-- Exercise requirements --
Lines before the one with "order: Passeriformes" are left out; return that line and all that follow it, exactly, through the end of the data.

___ Information shown

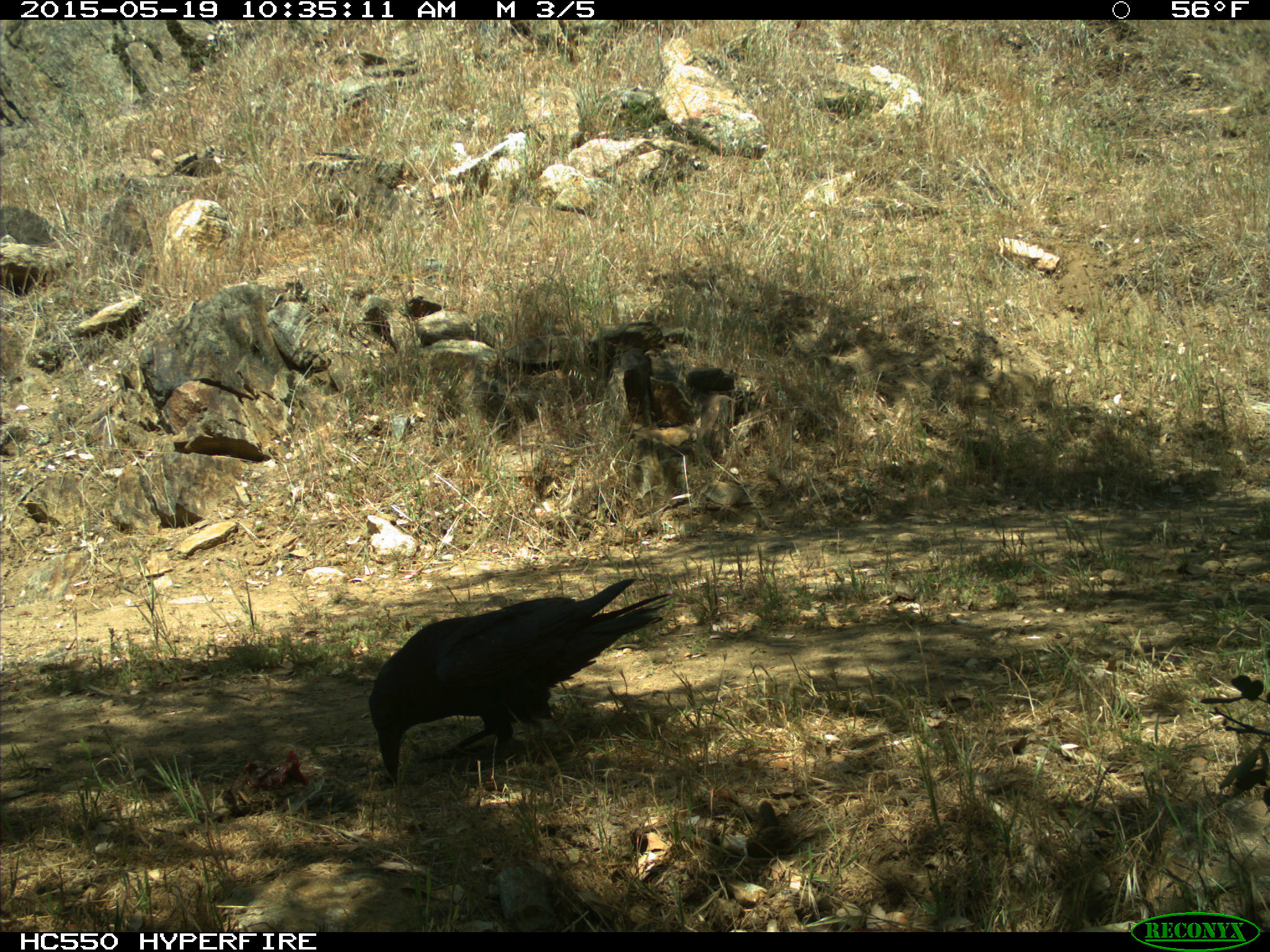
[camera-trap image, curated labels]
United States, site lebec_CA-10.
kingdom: Animalia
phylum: Chordata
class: Aves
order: Passeriformes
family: Corvidae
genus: Corvus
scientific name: Corvus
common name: crows and ravens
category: unidentified corvus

______

-- Task output --
order: Passeriformes
family: Corvidae
genus: Corvus
scientific name: Corvus
common name: crows and ravens
category: unidentified corvus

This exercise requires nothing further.